Lors des quatre jours de Dunkerque, la détermination, le dynamisme et le sens de la victoire de Phil ont refait surface, comme s’ils n’avaient jamais été enterrés. Il a d’abord levé les bras lors de l’étape menant au Mont-Saint-Éloi, comme au bon vieux temps en se montrant le plus costaud dans un sprint en côte. Ce succès tombait…dix-sept ans après sa première victoire dans la course à étapes française en 2005. Un bouquet d’étape qui est à la base de sa victoire finale et de son maillot rose dans ce marathon de quatre jours dans le Nord de la France.

Gilbert, le plus âgé

C’est la huitième épreuve par étapes que Philippe Gilbert accroche à son impressionnant palmarès. C’est même sa plus longue en termes de nombre d’étapes, puisque les quatre jours durent… six jours. Le coureur de Lotto-Soudal est également devenu le Belge le plus âgé à remporter une course UCI depuis le succès de Niko Eeckhout sur la Schaal Sels en 2012. Il avait alors 41 ans.

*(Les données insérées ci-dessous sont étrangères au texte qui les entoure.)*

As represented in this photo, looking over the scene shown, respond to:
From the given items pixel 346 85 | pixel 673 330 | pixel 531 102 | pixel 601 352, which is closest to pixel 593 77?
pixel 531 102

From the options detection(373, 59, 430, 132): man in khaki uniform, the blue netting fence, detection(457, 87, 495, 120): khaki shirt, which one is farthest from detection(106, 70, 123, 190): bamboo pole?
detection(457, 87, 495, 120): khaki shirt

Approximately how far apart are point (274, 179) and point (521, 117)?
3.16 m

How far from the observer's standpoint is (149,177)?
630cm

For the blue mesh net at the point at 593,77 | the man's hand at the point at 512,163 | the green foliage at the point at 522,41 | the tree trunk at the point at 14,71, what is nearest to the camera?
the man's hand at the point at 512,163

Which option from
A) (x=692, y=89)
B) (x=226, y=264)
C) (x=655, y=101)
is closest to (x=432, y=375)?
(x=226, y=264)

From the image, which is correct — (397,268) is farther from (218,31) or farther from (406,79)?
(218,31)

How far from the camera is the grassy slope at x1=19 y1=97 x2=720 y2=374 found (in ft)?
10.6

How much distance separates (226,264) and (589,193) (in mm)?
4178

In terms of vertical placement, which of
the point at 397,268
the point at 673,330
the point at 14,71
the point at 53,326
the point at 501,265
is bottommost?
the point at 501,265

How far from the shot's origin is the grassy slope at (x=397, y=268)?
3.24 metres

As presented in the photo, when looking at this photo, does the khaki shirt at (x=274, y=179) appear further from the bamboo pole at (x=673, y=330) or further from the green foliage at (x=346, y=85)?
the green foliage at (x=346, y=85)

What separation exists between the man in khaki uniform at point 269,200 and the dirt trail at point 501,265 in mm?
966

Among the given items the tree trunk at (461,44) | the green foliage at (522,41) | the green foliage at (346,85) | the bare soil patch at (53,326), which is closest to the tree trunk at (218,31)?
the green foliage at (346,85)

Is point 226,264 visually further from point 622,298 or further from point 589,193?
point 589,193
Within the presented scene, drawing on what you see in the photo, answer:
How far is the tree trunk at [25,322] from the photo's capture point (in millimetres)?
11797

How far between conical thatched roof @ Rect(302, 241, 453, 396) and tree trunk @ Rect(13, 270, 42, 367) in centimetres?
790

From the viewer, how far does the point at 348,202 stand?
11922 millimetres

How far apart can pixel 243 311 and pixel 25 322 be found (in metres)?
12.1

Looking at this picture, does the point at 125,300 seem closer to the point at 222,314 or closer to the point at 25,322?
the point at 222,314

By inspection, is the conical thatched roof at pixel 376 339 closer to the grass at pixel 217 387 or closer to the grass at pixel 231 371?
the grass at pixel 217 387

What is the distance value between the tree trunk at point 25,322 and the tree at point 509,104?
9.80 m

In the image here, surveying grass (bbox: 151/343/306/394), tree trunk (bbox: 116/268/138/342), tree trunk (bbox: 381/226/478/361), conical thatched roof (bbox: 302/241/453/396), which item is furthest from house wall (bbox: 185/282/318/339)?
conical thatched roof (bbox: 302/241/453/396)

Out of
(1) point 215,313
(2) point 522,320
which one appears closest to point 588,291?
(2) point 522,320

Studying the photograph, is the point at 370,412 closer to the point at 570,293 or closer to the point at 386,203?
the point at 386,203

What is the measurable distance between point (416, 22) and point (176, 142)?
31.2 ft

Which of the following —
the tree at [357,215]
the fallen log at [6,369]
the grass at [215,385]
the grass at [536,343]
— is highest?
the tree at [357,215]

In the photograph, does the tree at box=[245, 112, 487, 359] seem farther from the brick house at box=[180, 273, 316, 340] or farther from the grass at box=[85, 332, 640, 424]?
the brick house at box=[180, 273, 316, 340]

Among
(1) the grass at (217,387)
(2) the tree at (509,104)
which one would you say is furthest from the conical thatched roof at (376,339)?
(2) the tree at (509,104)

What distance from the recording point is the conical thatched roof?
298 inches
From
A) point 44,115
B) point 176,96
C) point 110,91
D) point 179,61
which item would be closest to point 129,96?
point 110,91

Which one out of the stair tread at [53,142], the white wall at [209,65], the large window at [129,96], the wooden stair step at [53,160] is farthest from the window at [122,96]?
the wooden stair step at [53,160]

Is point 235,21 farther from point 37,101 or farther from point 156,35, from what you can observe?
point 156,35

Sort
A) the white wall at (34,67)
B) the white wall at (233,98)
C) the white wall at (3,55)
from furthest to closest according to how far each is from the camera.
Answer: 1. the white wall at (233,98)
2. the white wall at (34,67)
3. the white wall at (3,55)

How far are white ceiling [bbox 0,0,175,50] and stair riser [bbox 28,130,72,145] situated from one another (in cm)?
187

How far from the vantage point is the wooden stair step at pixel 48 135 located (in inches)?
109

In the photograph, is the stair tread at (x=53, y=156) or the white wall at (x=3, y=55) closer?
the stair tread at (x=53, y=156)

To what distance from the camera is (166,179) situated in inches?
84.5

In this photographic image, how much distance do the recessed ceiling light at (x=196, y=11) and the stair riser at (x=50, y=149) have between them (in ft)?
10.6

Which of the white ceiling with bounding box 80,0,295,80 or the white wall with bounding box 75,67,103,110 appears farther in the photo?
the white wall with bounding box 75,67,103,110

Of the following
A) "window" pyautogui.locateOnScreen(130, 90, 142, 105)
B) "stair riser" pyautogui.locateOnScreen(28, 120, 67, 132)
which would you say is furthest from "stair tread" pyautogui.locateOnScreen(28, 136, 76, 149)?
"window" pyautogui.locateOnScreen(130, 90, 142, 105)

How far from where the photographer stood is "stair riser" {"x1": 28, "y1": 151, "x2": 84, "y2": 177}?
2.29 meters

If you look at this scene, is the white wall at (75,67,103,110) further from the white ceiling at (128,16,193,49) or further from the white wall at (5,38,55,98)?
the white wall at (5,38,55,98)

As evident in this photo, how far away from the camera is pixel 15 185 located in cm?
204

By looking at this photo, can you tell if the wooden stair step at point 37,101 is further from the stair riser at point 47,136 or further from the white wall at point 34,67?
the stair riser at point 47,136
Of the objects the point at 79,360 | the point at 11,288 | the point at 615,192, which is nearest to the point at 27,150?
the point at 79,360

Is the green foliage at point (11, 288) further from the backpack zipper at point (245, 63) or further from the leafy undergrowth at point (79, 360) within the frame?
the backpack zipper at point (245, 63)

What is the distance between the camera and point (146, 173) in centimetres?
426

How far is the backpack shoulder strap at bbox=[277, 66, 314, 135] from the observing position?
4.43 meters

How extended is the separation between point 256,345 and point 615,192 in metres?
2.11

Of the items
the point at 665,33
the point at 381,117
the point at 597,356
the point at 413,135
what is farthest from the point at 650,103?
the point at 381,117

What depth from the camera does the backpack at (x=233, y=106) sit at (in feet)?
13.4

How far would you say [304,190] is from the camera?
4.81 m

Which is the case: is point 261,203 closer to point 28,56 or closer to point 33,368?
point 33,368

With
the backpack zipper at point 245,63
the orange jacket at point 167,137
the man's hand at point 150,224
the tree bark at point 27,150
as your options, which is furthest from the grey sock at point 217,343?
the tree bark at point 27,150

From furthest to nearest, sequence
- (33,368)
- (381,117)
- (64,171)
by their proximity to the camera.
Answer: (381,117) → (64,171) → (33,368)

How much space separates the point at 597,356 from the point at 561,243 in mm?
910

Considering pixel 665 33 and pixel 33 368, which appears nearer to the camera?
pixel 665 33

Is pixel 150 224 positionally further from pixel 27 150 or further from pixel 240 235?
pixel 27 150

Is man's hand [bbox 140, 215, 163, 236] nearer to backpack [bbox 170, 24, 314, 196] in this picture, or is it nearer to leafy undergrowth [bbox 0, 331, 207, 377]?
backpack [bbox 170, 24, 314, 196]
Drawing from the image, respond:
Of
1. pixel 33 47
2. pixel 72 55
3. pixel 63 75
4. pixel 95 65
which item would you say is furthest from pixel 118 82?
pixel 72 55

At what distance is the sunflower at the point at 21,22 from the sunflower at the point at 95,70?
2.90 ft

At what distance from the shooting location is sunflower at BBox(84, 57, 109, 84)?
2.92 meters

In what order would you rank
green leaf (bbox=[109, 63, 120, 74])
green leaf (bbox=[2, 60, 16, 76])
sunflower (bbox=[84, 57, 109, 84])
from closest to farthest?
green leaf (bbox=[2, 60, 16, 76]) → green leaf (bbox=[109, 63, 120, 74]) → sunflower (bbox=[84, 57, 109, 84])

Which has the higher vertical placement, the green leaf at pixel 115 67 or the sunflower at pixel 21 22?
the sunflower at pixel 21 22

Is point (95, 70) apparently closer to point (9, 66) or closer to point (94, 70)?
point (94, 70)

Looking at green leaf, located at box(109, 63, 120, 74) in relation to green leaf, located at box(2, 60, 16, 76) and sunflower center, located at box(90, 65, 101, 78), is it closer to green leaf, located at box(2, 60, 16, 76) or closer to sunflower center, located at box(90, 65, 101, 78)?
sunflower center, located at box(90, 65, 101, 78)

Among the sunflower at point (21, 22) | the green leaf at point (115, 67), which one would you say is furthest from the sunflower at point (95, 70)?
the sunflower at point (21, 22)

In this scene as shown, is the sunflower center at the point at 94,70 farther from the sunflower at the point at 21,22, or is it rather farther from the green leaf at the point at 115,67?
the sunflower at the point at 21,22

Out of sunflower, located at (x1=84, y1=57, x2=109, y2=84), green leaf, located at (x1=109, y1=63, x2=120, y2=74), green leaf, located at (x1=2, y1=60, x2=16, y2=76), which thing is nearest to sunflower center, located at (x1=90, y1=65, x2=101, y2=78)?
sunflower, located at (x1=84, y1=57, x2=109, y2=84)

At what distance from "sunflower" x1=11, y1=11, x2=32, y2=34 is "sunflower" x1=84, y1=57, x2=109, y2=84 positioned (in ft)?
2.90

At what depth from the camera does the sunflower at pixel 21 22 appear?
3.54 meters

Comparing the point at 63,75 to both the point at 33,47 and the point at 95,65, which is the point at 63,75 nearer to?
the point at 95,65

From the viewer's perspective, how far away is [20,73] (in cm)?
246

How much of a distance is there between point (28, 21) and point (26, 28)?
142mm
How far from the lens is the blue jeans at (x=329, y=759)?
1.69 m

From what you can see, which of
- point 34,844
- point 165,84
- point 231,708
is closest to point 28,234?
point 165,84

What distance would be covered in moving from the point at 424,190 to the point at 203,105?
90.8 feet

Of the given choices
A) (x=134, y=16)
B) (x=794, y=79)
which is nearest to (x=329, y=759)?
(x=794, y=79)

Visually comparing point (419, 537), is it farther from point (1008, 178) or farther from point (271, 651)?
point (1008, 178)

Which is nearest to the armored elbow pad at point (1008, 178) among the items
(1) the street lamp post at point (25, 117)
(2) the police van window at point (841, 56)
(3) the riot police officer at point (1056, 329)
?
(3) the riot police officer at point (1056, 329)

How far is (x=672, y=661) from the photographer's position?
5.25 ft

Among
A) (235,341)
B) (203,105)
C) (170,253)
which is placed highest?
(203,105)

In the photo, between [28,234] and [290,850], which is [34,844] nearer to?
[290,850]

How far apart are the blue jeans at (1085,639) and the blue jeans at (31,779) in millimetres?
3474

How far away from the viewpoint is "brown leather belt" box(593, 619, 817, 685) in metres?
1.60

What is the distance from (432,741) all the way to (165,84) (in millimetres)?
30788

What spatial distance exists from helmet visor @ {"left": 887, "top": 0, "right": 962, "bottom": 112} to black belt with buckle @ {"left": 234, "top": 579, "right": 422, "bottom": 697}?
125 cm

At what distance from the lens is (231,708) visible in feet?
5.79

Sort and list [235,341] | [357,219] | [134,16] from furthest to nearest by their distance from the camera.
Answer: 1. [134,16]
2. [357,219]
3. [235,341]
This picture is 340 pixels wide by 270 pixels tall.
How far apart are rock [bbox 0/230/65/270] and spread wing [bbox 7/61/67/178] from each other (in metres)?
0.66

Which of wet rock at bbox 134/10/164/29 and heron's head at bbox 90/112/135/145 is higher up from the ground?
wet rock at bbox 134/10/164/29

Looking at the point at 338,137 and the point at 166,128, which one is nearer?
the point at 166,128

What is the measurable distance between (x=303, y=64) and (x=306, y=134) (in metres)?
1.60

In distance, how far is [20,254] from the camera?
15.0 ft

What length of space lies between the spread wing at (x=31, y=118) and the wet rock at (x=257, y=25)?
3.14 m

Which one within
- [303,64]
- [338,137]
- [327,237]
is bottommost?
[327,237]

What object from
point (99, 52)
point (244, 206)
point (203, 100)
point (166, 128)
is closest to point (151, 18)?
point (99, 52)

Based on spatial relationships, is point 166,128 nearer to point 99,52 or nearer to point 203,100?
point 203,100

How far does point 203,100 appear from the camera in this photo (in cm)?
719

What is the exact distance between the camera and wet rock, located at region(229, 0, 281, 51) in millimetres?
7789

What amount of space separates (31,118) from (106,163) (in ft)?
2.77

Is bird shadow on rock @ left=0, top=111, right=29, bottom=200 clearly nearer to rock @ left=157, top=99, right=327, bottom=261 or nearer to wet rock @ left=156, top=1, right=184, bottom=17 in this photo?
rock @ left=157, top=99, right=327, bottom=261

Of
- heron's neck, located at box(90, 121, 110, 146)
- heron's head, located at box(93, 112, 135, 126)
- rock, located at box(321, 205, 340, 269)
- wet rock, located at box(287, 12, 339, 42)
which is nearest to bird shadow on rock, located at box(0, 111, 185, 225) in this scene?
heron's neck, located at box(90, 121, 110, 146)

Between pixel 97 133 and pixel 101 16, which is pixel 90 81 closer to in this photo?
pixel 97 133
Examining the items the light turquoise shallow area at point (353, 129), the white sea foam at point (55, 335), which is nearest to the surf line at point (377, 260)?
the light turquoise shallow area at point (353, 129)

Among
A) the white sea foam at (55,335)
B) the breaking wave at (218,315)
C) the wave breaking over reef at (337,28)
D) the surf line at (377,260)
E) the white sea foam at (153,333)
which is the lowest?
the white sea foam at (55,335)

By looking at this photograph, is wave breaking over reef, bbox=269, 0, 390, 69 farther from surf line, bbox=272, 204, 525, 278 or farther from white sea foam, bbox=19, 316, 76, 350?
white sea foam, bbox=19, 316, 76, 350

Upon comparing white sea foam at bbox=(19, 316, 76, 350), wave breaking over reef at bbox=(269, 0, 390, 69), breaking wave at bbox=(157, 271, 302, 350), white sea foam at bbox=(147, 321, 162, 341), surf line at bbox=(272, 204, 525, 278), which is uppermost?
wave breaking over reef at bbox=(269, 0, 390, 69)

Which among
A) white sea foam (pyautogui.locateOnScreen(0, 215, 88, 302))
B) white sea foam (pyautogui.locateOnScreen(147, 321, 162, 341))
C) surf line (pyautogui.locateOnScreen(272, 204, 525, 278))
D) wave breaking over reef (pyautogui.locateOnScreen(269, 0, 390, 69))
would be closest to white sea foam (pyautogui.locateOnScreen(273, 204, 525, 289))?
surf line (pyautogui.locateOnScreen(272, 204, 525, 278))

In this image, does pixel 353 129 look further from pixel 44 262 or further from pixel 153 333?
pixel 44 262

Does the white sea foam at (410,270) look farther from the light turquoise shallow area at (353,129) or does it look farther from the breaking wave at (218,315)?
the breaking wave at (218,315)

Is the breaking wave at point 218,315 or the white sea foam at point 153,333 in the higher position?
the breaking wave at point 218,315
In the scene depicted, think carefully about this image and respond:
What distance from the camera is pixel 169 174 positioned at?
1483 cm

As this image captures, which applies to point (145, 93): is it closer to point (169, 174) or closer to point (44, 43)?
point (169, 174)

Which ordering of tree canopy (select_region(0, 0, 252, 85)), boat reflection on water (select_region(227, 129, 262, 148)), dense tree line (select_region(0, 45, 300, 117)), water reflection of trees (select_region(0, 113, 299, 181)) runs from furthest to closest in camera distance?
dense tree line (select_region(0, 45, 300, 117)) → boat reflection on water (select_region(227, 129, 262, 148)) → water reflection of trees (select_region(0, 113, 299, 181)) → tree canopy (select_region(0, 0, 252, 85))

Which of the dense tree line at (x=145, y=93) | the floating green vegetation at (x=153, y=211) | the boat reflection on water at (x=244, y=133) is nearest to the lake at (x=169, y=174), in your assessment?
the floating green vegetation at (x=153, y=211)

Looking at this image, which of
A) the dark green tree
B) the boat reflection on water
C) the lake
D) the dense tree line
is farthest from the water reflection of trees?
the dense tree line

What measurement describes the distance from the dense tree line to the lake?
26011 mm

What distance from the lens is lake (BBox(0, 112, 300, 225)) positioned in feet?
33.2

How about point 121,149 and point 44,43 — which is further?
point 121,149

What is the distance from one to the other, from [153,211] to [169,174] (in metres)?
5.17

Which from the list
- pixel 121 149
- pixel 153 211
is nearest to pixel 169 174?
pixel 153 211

Phil est aussi devenu le coureur belge le plus âgé, depuis l’après-guerre, à remporter le classement final d’une course par étapes. A 39 ans et 310 jours, il a 96 jours de plus que Lucien Van Impe, lorsqu’il s’était imposé en Espagne sur laVuelta a los valles mineros (Tour des vallées minières) en 1986. A l’époque, le « Ouistiti des Cîmes « , était âgé de 39 ans et 214 jours.

Au XXIe siècle, au niveau international, seuls Chris Horner (41 ans et 327 jours, ) et Oscar Sevilla (40 ans et 220 jours) étaient plus âgés lorsqu’ils ont triomphé respectivement sur le Tour d’Espagne 2013 et la Vuelta Comunidad de Madrid 2017.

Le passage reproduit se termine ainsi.